Tunisia wants agribusiness partnerships with Brazil

Chafii: agriculture, food security are priority matters
ANBA | 24 February 2015

Tunisia wants agribusiness partnerships with Brazil

The CEO of the Arab country’s Agency for Agricultural Investment Promotion, Abderrahmane Chafii, highlights fiscal incentives to projects, interest in technical cooperation and opportunities in trade.

by Alexandre Rocha*
[email protected]

São Paulo – Tunisia is interested in partnering up with Brazil for agribusiness, according to the CEO of the Arab country’s Agency for Agricultural Investment Promotion (Apia), Abderrahmane Chafii. He is currently in São Paulo to speak at seminar Brazil and North Africa – opportunities in agribusiness and food security, on Tuesday (24th), at the offices of the Federation of Industries of the State of São Paulo (Fiesp).

“Agriculture and food security are crucial issues for a country that is African, but also Arab,” Chafii told ANBA while paying a visit to the Arab Brazilian Chamber of Commerce headquarters this Monday (23rd). Like other North African and Middle Eastern countries, part of Tunisia’s territory is a desert, therefore farmable areas are limited.

The executive met with the Arab Chamber president, Marcelo Sallum, Foreign Trade vice president, Rubens Hannun, and CEO, Michel Alaby, and signed a cooperation agreement. He believes the organization can help enable partnerships between private sector players from Brazil and Tunisia.

According to the executive, Tunisia offers investment incentives such as fiscal benefits to both local and foreign investors. “We encourage investment across the board [in agribusiness],” he stressed.

Special emphasis is nonetheless placed upon attracting capital into cereal production. According to Chafii, Tunisia grows approximately 70% of what it needs, and must import the remainder. Other segments deemed strategic are dairy and meats.

He also said incentives are granted to water-saving projects, agroindustries, export-oriented ventures, and projects involving protected designation of origin products, and organics.

Foreigners can retain stakes of up to 66% in an agricultural business in Tunisia. They are required to have a local partner. Chafii said foreign entrepreneurs account for 5% to 10% of total agribusiness investments in the country.

He named examples of foreign enterprises that grow fruit and produce in Tunisia to export to Europe and elsewhere – such as the European-based San Lucar, which sells Tunisian-grown tomatoes – and multinational corporations that focus on supplying the local market, such as Danone.

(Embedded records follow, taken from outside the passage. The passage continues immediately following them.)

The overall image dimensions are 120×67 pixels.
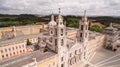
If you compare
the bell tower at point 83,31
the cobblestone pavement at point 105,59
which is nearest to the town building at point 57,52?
the bell tower at point 83,31

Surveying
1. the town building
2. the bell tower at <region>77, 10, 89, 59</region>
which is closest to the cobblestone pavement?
the town building

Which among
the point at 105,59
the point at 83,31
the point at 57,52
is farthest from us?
Answer: the point at 105,59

Tunisians are also interested in engaging in technical cooperation with Brazil, to take advantage of the Brazilian expertise in agriculture. “We have a lot to learn when it comes to agricultural research and teaching, and developing areas such as grains and meats,” the Apia CEO acknowledged.

Since the Arab countries as a whole need to import foodstuffs, he suggested that three-way partnerships be established, with Arab investment and Brazilian know-how on Tunisian land.

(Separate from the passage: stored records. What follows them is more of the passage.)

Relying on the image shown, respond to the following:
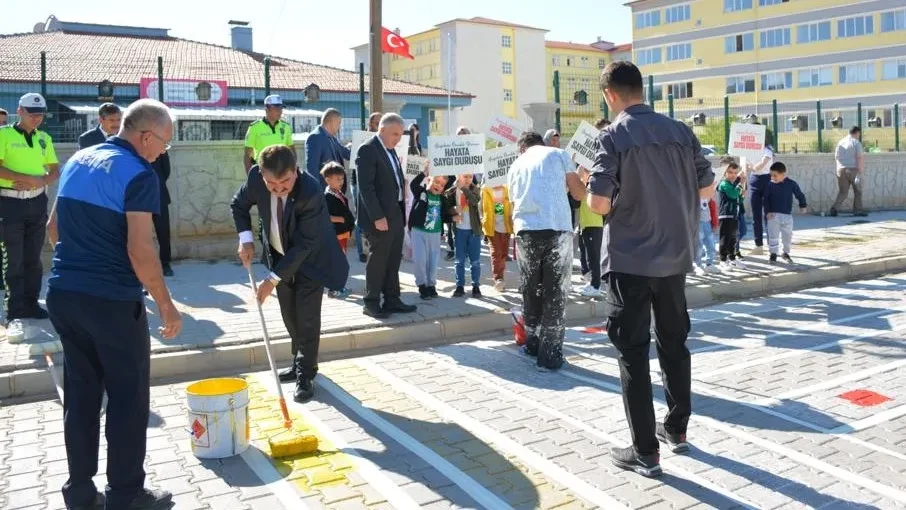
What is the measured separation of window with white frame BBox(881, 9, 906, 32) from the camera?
60594 mm

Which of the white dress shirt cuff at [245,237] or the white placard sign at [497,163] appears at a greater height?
the white placard sign at [497,163]

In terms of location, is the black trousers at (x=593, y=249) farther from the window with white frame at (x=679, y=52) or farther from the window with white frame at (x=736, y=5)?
the window with white frame at (x=679, y=52)

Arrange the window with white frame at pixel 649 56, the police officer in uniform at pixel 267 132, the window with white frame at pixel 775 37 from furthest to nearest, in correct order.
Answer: the window with white frame at pixel 649 56, the window with white frame at pixel 775 37, the police officer in uniform at pixel 267 132

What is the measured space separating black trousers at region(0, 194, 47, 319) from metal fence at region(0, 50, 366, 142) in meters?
4.19

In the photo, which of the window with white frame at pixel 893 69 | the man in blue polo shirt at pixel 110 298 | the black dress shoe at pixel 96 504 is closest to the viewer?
the man in blue polo shirt at pixel 110 298

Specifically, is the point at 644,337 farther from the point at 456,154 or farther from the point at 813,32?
the point at 813,32

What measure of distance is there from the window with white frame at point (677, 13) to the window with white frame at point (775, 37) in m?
7.63

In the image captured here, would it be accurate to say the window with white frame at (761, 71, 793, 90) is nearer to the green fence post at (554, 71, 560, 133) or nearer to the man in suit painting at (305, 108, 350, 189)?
the green fence post at (554, 71, 560, 133)

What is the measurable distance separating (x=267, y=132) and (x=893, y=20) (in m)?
62.6

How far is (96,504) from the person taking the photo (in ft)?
13.8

The Arab country also wants to diversify export market and promote products such as olive oil and dates in Brazil. Regarding olive oil, for instance, he said that even with the increase of demand in Europe, Tunisia has the means to supply to other destinations. “We want to diversify markets and add more value to the product, selling it already bottled”, he said, adding that Tunisia is the third largest olive oil exporter in the world. 

As an example of platforms for the generation of business among businesses of the two countries, Chafii named the Supermarket Association of the State of São Paulo (Apas)’s fair, which will be held in May and will be attended by Tunisian’s businesses; the International Exhibition on Agricultural Investment and Technology (Siat), biennial fair whose last edition was held in Tunis in October 2014; and the International Show of Agriculture, Agricultural Machinery and Fishing (Siamap), with the next edition scheduled to October 2015 in Tunis. 

The executive stressed that Siamap offers business opportunities also in the area agricultural machinery, and that this fact might be of interest for Brazilian companies.

Chafii pointed out that the Tunisian agricultural sector suffered less than tourism and the industry with the political and social turbulence coming from the Arab Spring. “As with all the sectors, it suffered a little, but we didn’t notice a reduction when it came to investments, the curve kept going up”, he said.

The agricultural activity, according to him, accounts to roughly 10% of the Tunisian economy, for 10% of the country’s exports and for 16% of the jobs.

In the bilateral commerce, agricultural products such as sugar, soy, maize, coffee, beef, tobacco and poultry are among the main items exported from Brazil to Tunisia. On the other hand, the main products sold by the Tunisians to the Brazilian market are fertilizers. Dates are listed in fifth place. Olive oil is listed at the 44th place and in small quantities. The data comes from the Brazilian Ministry of Development, Industry and Foreign Trade (MDIC).